[DATA Boundary: Start]

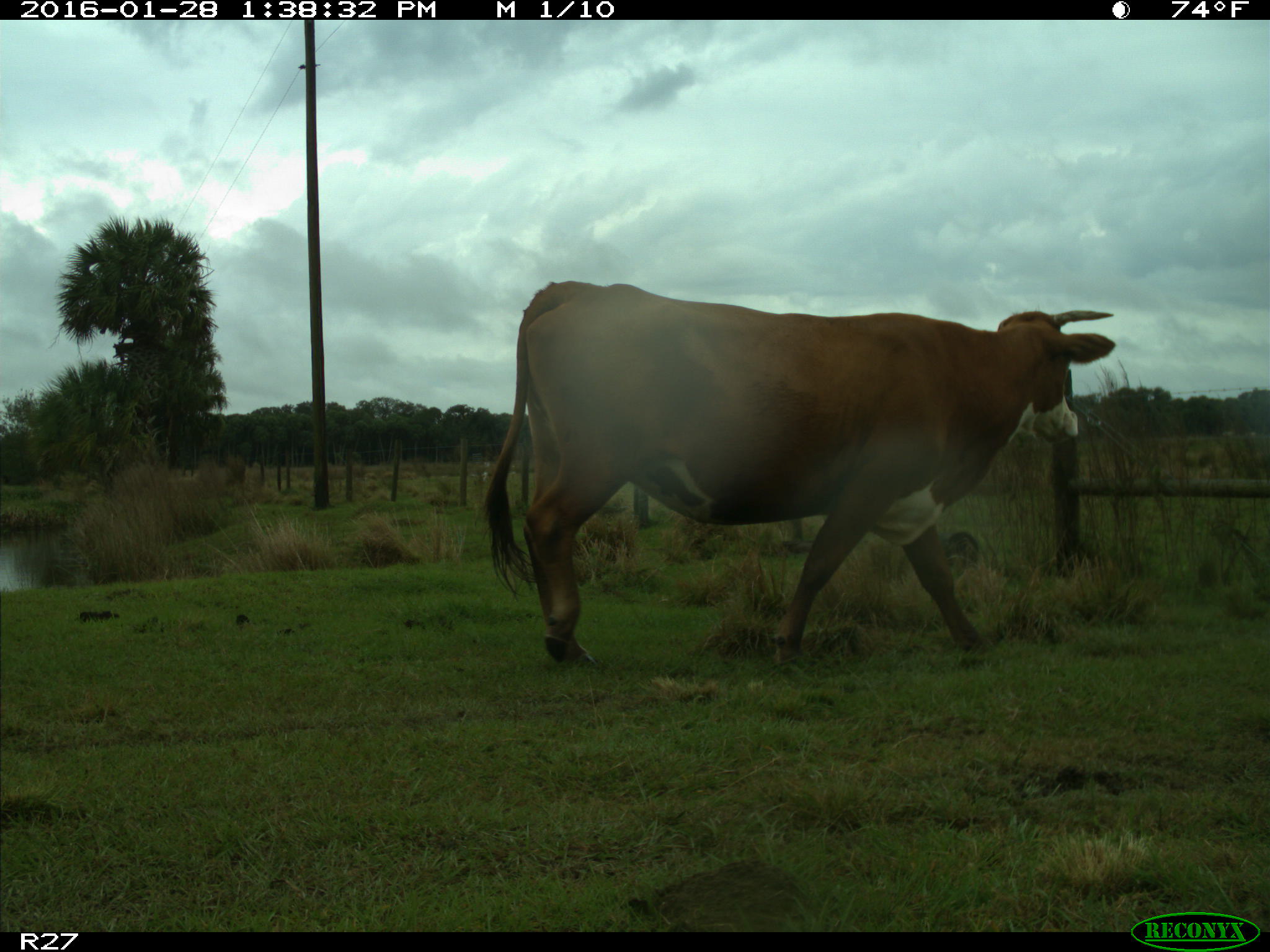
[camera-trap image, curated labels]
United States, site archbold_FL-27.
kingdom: Animalia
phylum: Chordata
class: Mammalia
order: Artiodactyla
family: Bovidae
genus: Bos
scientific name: Bos taurus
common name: domestic cow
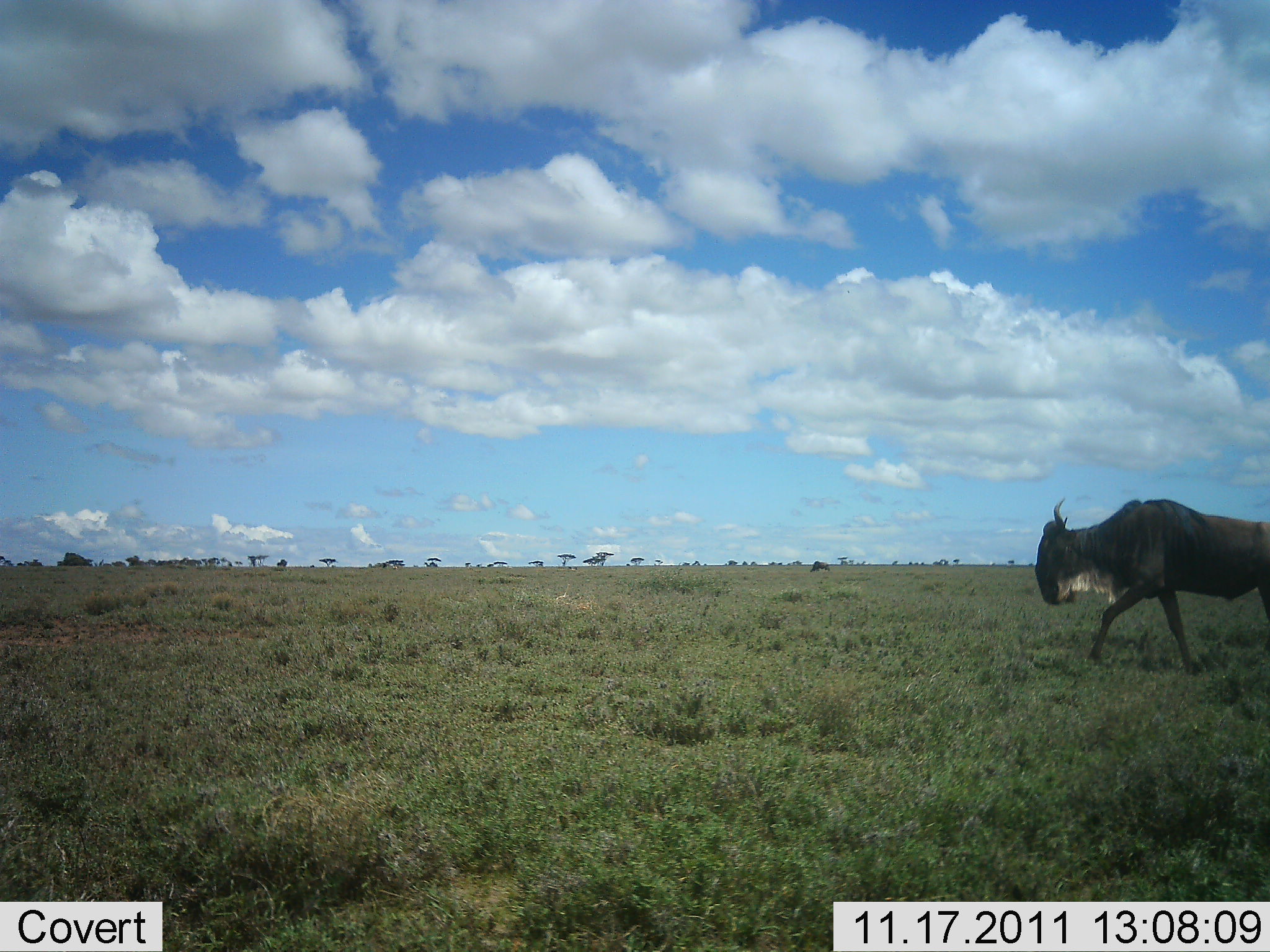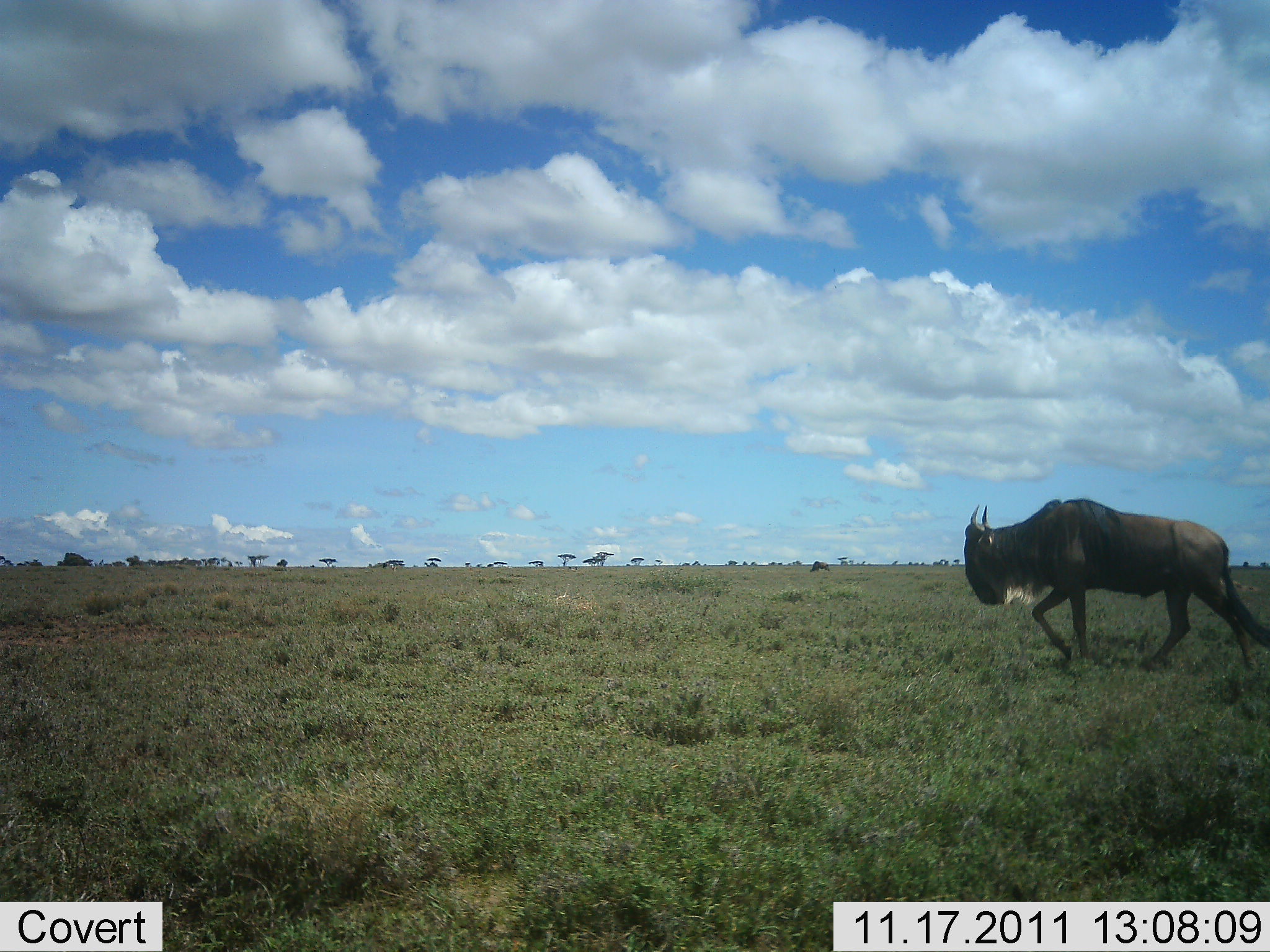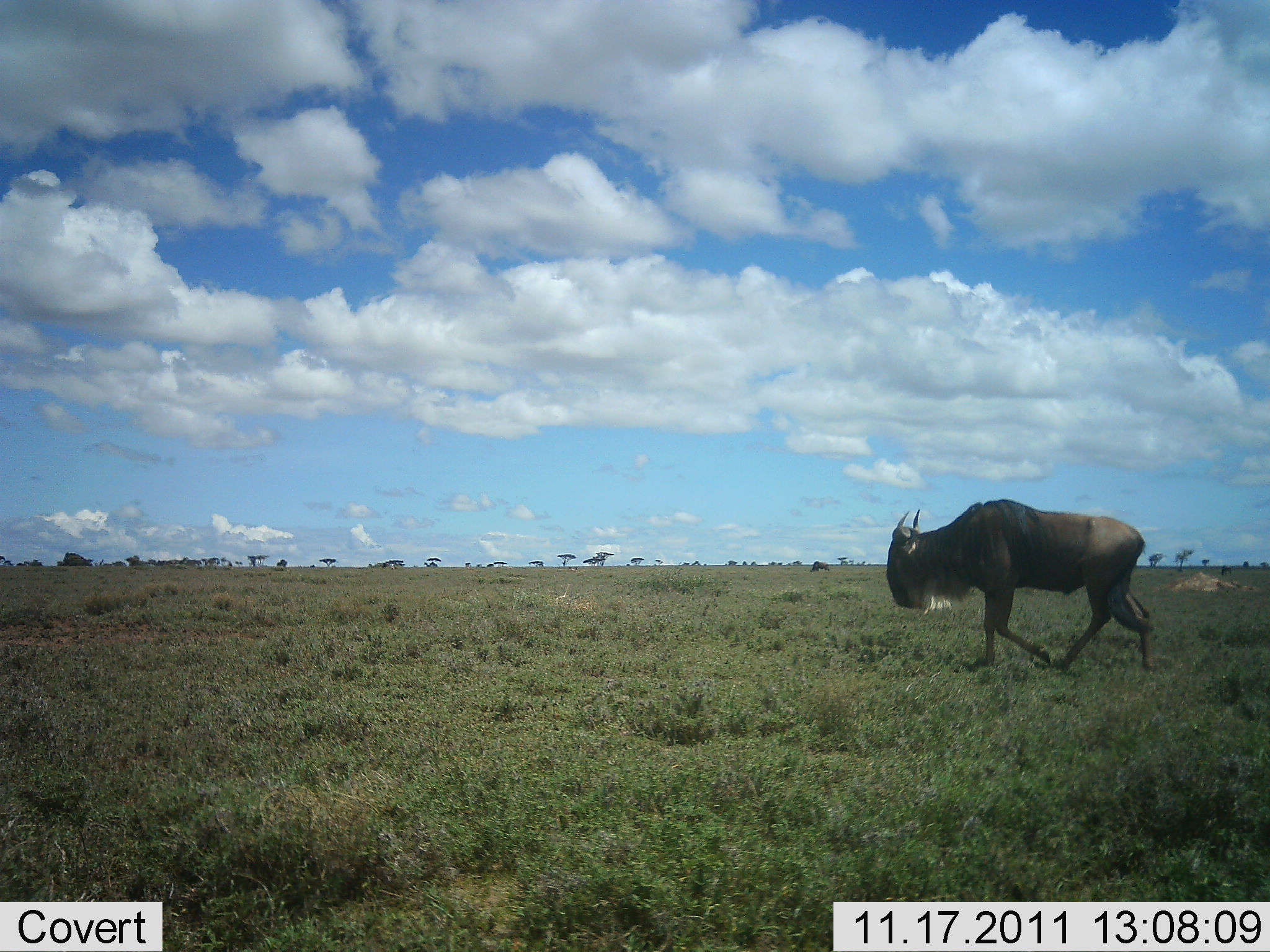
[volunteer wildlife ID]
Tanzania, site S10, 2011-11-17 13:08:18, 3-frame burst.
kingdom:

[DATA Boundary: End]

Restate word for word, please, the line containing "United States, site archbold_FL-27." and all lines after it through the end of the material; the pictures do not belong in the copy.

• [RESPONSE AREA]:
United States, site archbold_FL-27.
kingdom: Animalia
phylum: Chordata
class: Mammalia
order: Artiodactyla
family: Bovidae
genus: Bos
scientific name: Bos taurus
common name: domestic cow
[volunteer wildlife ID]
Tanzania, site S10, 2011-11-17 13:08:18, 3-frame burst.
kingdom:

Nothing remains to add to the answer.